According to XINHUA, the Prime Minister revealed the teenage pregnancy figures when he launched the National Agenda for investing in Health and Development for Adolescents in the capital of Dodoma, said a statement issued by the Prime Minister’s Office. “This alarming situation is unacceptable.
In Tanzania, a law passed in 2002 allows for the expulsion of pregnant schoolgirls.
The law says the girls can be expelled and excluded from school for "offenses against morality" and "wedlock".
Women's rights groups have recently been urging the government to change the law.
Each one of us should ensure that girls are protected to enable them to
complete their education,” said Majaliwa, who reiterating anyone implicated with impregnating a schoolgirl should be jailed.
This comes a time when Non-governmental organisations working on reproductive health have warned that global lockdowns led to rising rates of adolescent pregnancy.
In Kenya, some preliminary data suggests that is happening.

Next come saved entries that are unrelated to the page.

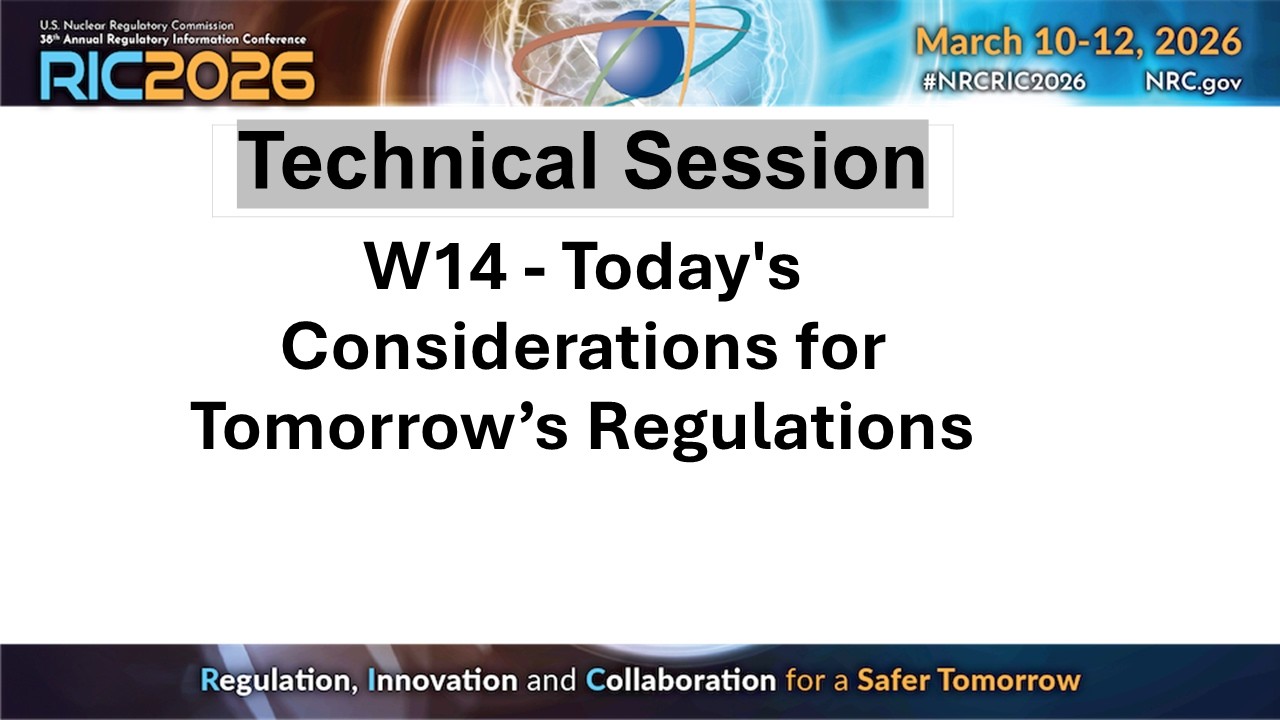 U.S. Nuclear Regulatory Commission
38th Annual Regulatory Information Conference
RIC2026

March 10-12, 2026
#NRCRIC2026 NRC.gov

Technical Session

W14 - Today's Considerations for Tomorrow’s Regulations

Regulation, Innovation and Collaboration for a Safer Tomorrow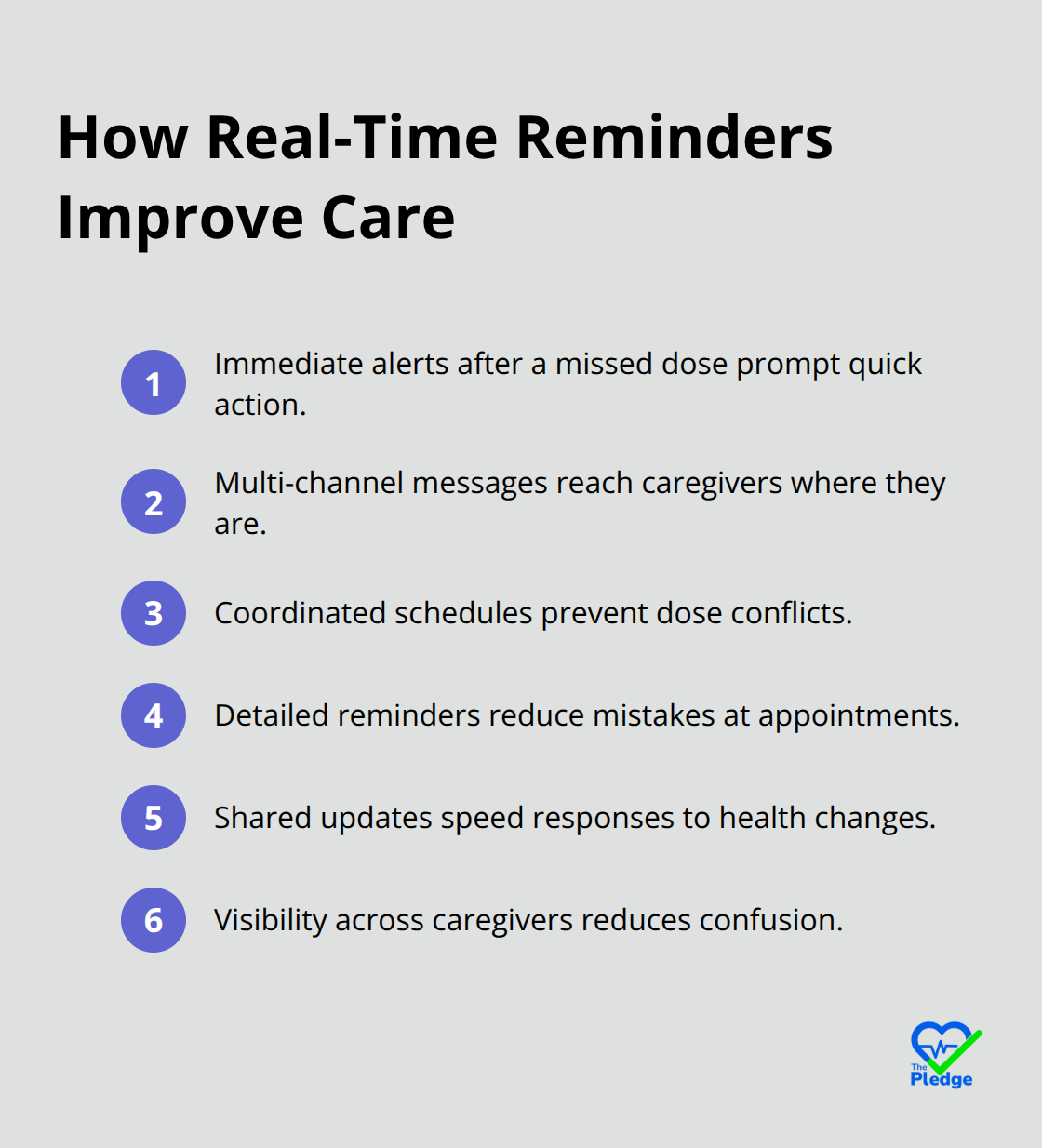 How Real-Time Reminders Improve Care

1 Immediate alerts after a missed dose prompt quick action.

2 Multi-channel messages reach caregivers where they are.

3 Coordinated schedules prevent dose conflicts.

4 Detailed reminders reduce mistakes at appointments.

5 Shared updates speed responses to health changes.

6 Visibility across caregivers reduces confusion.

The Pledge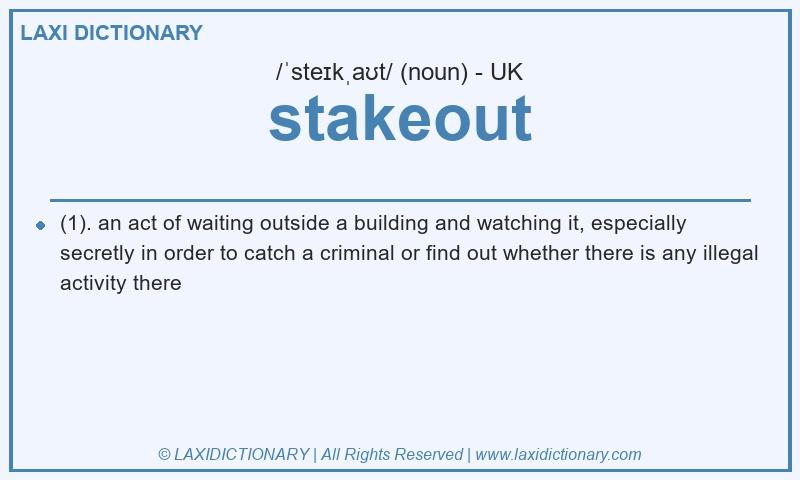 LAXI DICTIONARY

/ˈsteɪkˌaʊt/ (noun) - UK

stakeout

(1). an act of waiting outside a building and watching it, especially secretly in order to catch a criminal or find out whether there is any illegal activity there

© LAXIDICTIONARY | All Rights Reserved | www.laxidictionary.com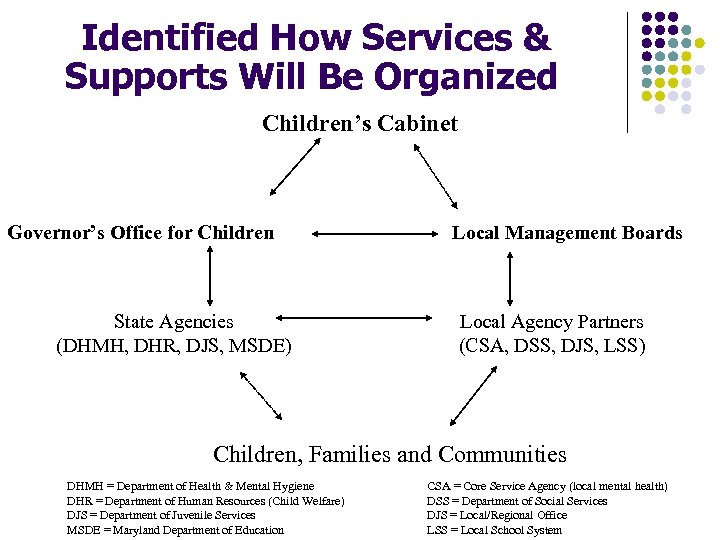 Identified How Services & Supports Will Be Organized

Children's Cabinet

Governor's Office for Children

Local Management Boards

State Agencies
(DHMH, DHR, DJS, MSDE)

Local Agency Partners
(CSA, DSS, DJS, LSS)

Children, Families and Communities

DHMH = Department of Health & Mental Hygiene
DHR = Department of Human Resources (Child Welfare)
DJS = Department of Juvenile Services
MSDE = Maryland Department of Education

CSA = Core Service Agency (local mental health)
DSS = Department of Social Services
DJS = Local/Regional Office
LSS = Local School System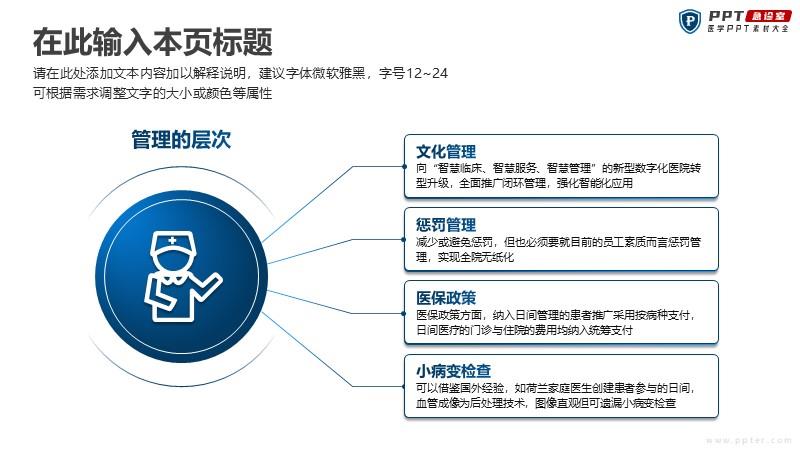 PPT 急诊室
医学PPT素材大全

在此输入本页标题

请在此处添加文本内容加以解释说明，建议字体微软雅黑，字号12~24
可根据需求调整文字的大小或颜色等属性

管理的层次

文化管理
向“智慧临床、智慧服务、智慧管理”的新型数字化医院转型升级，全面推广闭环管理，强化智能化应用

惩罚管理
减少或避免惩罚，但也必须要就目前的员工素质而言惩罚管理，实现全院无纸化

医保政策
医保政策方面，纳入日间管理的患者推广采用按病种支付，日间医疗的门诊与住院的费用均纳入统筹支付

小病变检查
可以借鉴国外经验，如荷兰家庭医生创建患者参与的日间，血管成像为后处理技术，图像直观但可遗漏小病变检查

www.ppter.com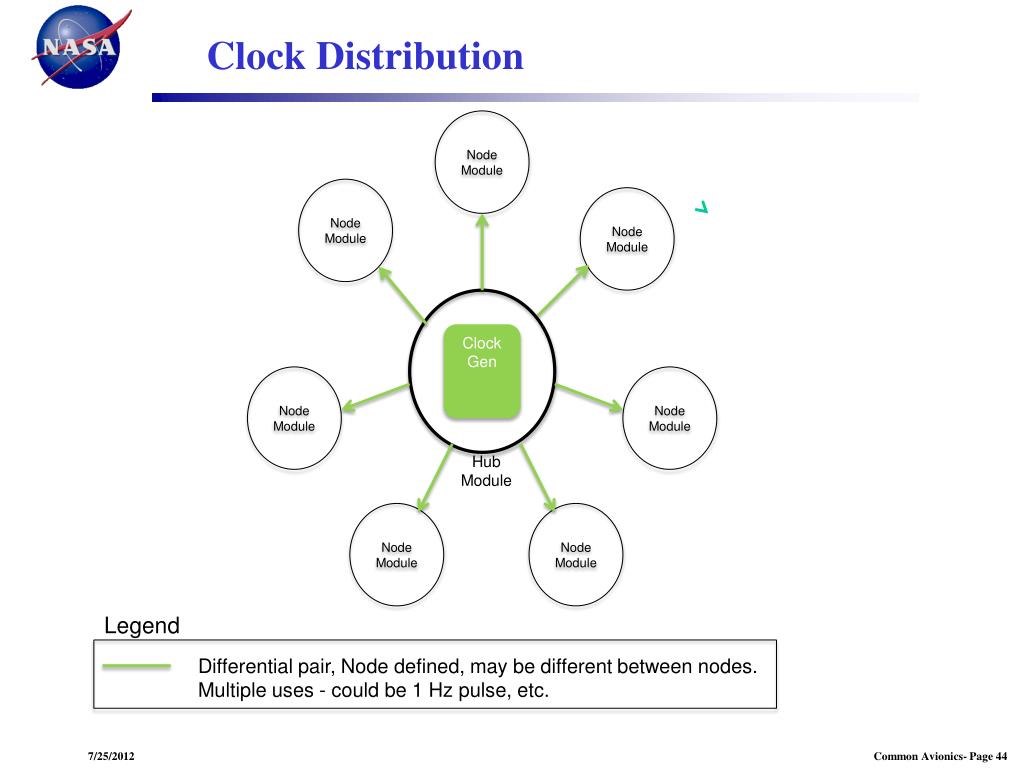 NASA

Clock Distribution

Node Module

Node Module

Node Module

Clock Gen

Node Module

Node Module

Hub Module

Node Module

Node Module

Legend

Differential pair, Node defined, may be different between nodes. Multiple uses - could be 1 Hz pulse, etc.

7/25/2012

Common Avionics- Page 44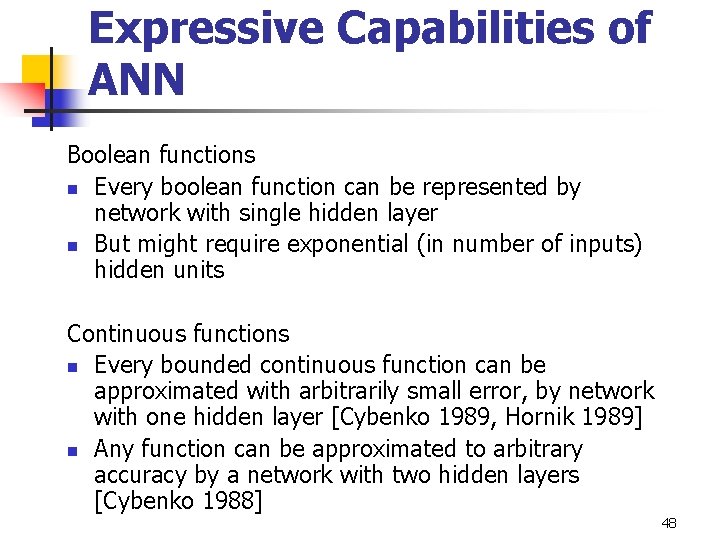 Expressive Capabilities of ANN

Boolean functions
- Every boolean function can be represented by network with single hidden layer
- But might require exponential (in number of inputs) hidden units

Continuous functions
- Every bounded continuous function can be approximated with arbitrarily small error, by network with one hidden layer [Cybenko 1989, Hornik 1989]
- Any function can be approximated to arbitrary accuracy by a network with two hidden layers [Cybenko 1988]

48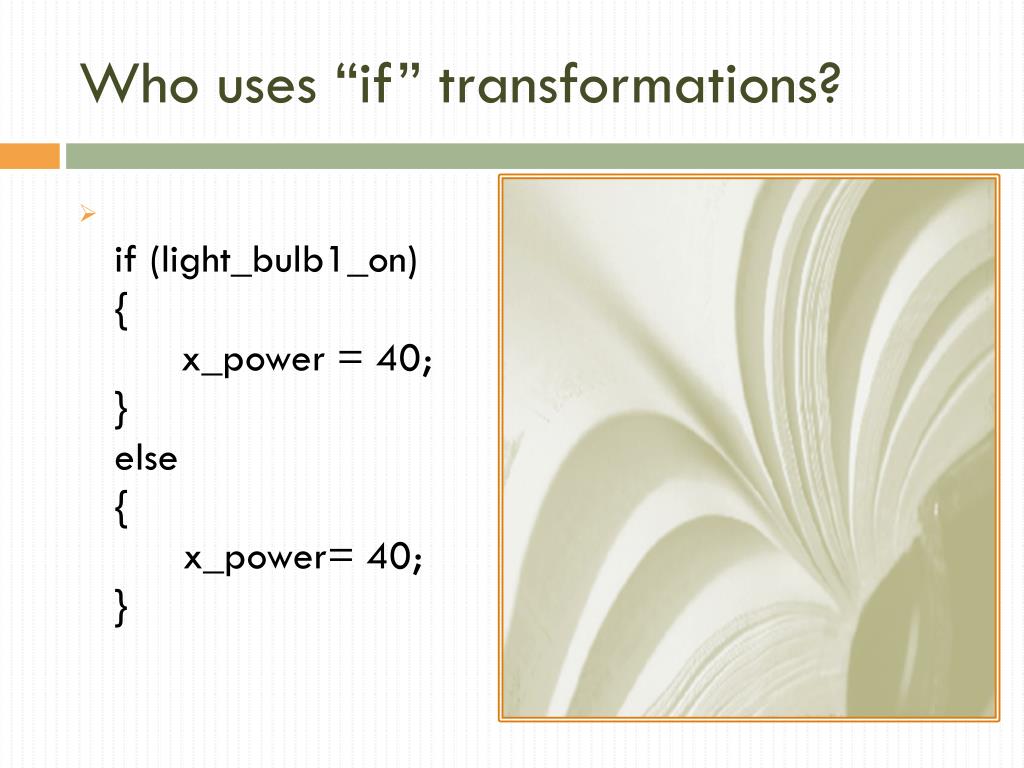 Who uses “if” transformations?

if (light_bulb1_on)
{
x_power = 40;
}
else
{
x_power= 40;
}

Some 948 schoolgirls get pregnant every day, shocking statistics contained in a report by the Ministry of Health indicate.
The report further reveals that one in every 10 adolescent girls is either pregnant or have started the child bearing process.
Again, 13,000 girls drop out of school due to pregnancy every year, according to Demographic Health Information System; an online data platform launched by the Ministry of Health to map maternal and neonatal information countrywide
The report also reveals that over 400,000 teenagers between 10 and 19 years of age get pregnant annually, a report by the ministry of Health indicates.
“Some 378,687 adolescents between 15-19 years and 20,444 adolescents between 10-14 years presented with pregnancies in health facilities in 2019,” reads the report released over the weekend.
Another report released by the National Council on Population and Development (NCPD) in 2018, revealed that one in five girls aged between 15-19 years in Kenya is either pregnant or has already given birth.
In the far northern town of Lodwar, teenage pregnancies among clients of the International Rescue Committee aid group nearly tripled to 625 in June-August this year, compared with 226 in the same period a year earlier, IRC data show.